Using Magic to show children that throwing away recyclables is like throwing away money (photo by Northwest Arkansas Times)
A small dream came true last week as I had the privilege of serving as spokeswizard for a great environmental program. TheEnvironmental Affairs & Recycling Office of Washington County, Arkansas, brought me to local schools to assist in recycling education efforts during the middle of November. During the week I performed 15 shows for more than 2,000 school children, teachers, administrators and citizens. While most shows were in schools, I also performed in the gleaming Fayetteville Public Library(rated one of the best in the nation), in the Farmers’ Market, and for school administrators. The basic message is simple: everyone has the same power as a wizard to transform the old into the new by using their magic box….their recycling bin.
While I was hired to help Washington County Arkansas deliver the vital message about its recycling program, I was also delighted to receive so much information about and ideas from its environmental efforts. It hosts a special waste collection site that accepts household hazardous wastes like batteries, electronics and chemicals 5-6 days each week. This is a rare gem of convenience since most drop-offs operate less frequently. The Environmental Affairs & Recycling Office also works closely with schools throughout rural Washington County to set up and run school recycling programs.
An additional bit of magic came to me from the very audiences I was hired to educate and entertain. Most of the children for whom I performed had never seen a magician, let alone an environmental magician. As such they were especially receptive to the “Recycling is Magic” show. They enjoyed the story of how a wizard saves a town by transforming all that was trashed by an army of ogres into the new and useful. The warmth of their “thank you” and the sincerity of the many hugs I received were the finest gifts a wizard can receive.
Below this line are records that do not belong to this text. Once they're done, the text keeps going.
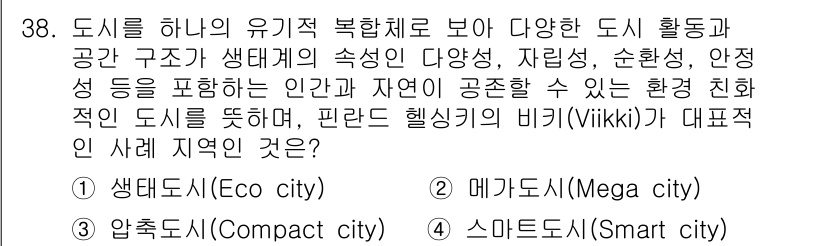 38. 도시를 하나의 유기적 복합체로 보아 다양한 도시 활동과 공간 구조가 생태계의 속성인 다양성, 자립성, 순환성, 안정성 등을 포함하는 인간과 자연이 공존할 수 있는 환경 친화적인 도시를 뜻하며, 핀란드 헬싱키의 비키(Viikki)가 대표적인 사례 지역인 것은?

① 생태도시(Eco city) ② 메가도시(Mega city)

③ 압축도시(Compact city) ④ 스마트도시(Smart city)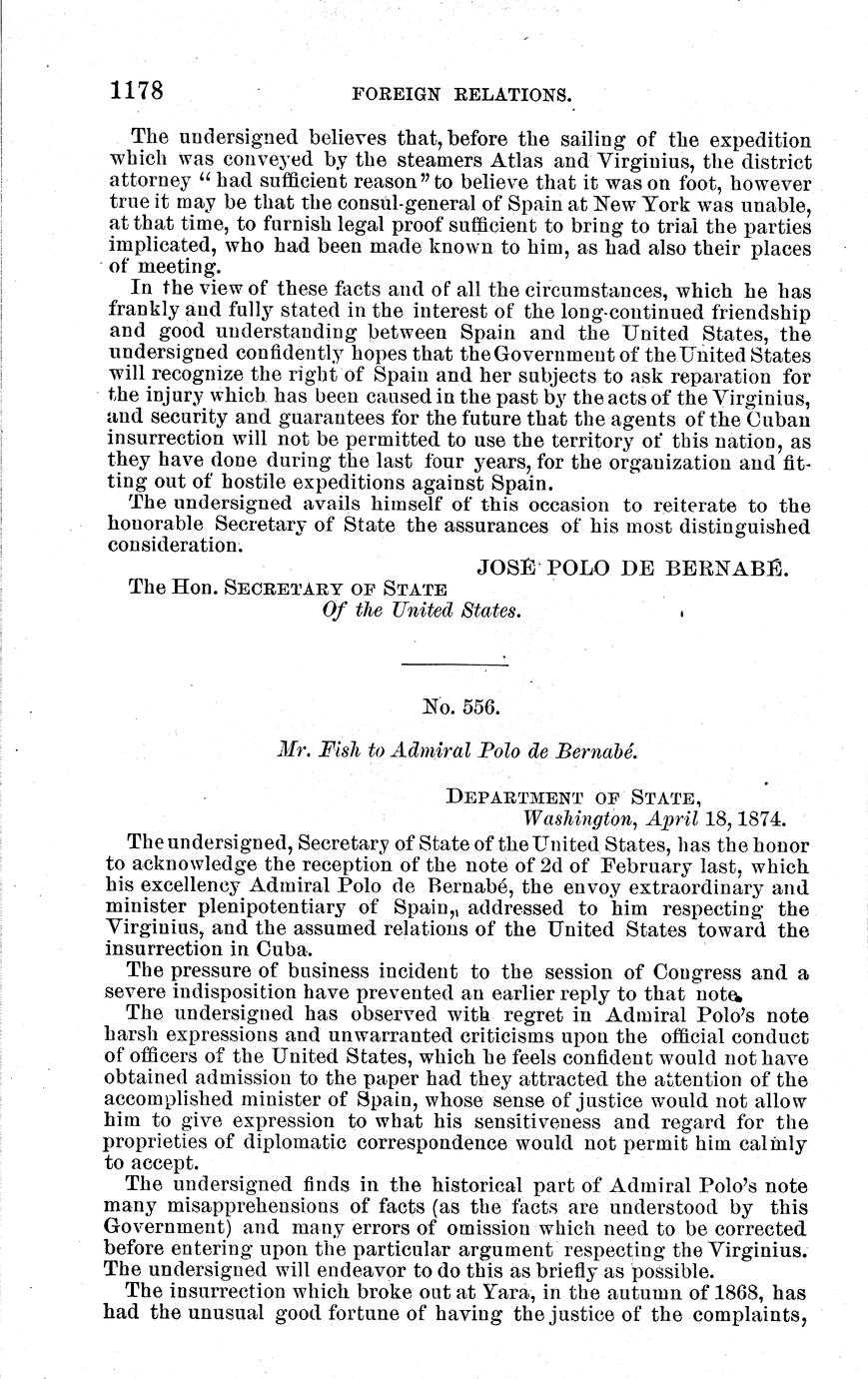 1178 FOREIGN RELATIONS.

The undersigned believes that, before the sailing of the expedition which was conveyed by the steamers Atlas and Virginius, the district attorney "had sufficient reason" to believe that it was on foot, however true it may be that the consul-general of Spain at New York was unable, at that time, to furnish legal proof sufficient to bring to trial the parties implicated, who had been made known to him, as had also their places of meeting.

In the view of these facts and of all the circumstances, which he has frankly and fully stated in the interest of the long-continued friendship and good understanding between Spain and the United States, the undersigned confidently hopes that the Government of the United States will recognize the right of Spain and her subjects to ask reparation for the injury which has been caused in the past by the acts of the Virginius, and security and guarantees for the future that the agents of the Cuban insurrection will not be permitted to use the territory of this nation, as they have done during the last four years, for the organization and fitting out of hostile expeditions against Spain.

The undersigned avails himself of this occasion to reiterate to the honorable Secretary of State the assurances of his most distinguished consideration.

JOSÉ POLO DE BERNABÉ.

The Hon. SECRETARY OF STATE
Of the United States.

No. 556.

Mr. Fish to Admiral Polo de Bernabé.

DEPARTMENT OF STATE,
Washington, April 18, 1874.

The undersigned, Secretary of State of the United States, has the honor to acknowledge the reception of the note of 2d of February last, which his excellency Admiral Polo de Bernabé, the envoy extraordinary and minister plenipotentiary of Spain, addressed to him respecting the Virginius, and the assumed relations of the United States toward the insurrection in Cuba.

The pressure of business incident to the session of Congress and a severe indisposition have prevented an earlier reply to that note.

The undersigned has observed with regret in Admiral Polo's note harsh expressions and unwarranted criticisms upon the official conduct of officers of the United States, which he feels confident would not have obtained admission to the paper had they attracted the attention of the accomplished minister of Spain, whose sense of justice would not allow him to give expression to what his sensitiveness and regard for the proprieties of diplomatic correspondence would not permit him calmly to accept.

The undersigned finds in the historical part of Admiral Polo's note many misapprehensions of facts (as the facts are understood by this Government) and many errors of omission which need to be corrected before entering upon the particular argument respecting the Virginius. The undersigned will endeavor to do this as briefly as possible.

The insurrection which broke out at Yara, in the autumn of 1868, has had the unusual good fortune of having the justice of the complaints,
And the magic continues. Conversations with hazwaste professionals in Arkansas revived those I had more than a year ago with their counterparts here in Connecticut. A show about household hazardous waste seems like a great addition to those shows I already have on recycling, energy, water and open space. Kids need to hear the message right along with their parents. And a spokeswizard may just be the right person to deliver that message. My pen was busy on my flight back home…a show is taking shape already. If you are interested in such a show on household hazardous waste, or would like to offer comment on my draft, let me know. The best magic is that we create together.
I have updated a trick I developed with the help and inspiration of Jim Sisti 7 years ago. In the original effect, I put recyclables into a trash can and transform them into ashes. This works well in CT where recyclables are burned along with trash if put into the trash can. Performing in Arkansas all next week, however, I needed a version that speaks to landfilling. With this version the recyclables come back out….along with a huge handfull of 50 dollar bills. This showcases that valuable resources don’t get transformed into new and useful items when trashed, and how we are wasting big money in managing them this way. Earlier this year Jeff McBride, offered the suggestion for the handful of 50 dollar bills for a routine on saving money through energy conservation….and it works well for recycling as well!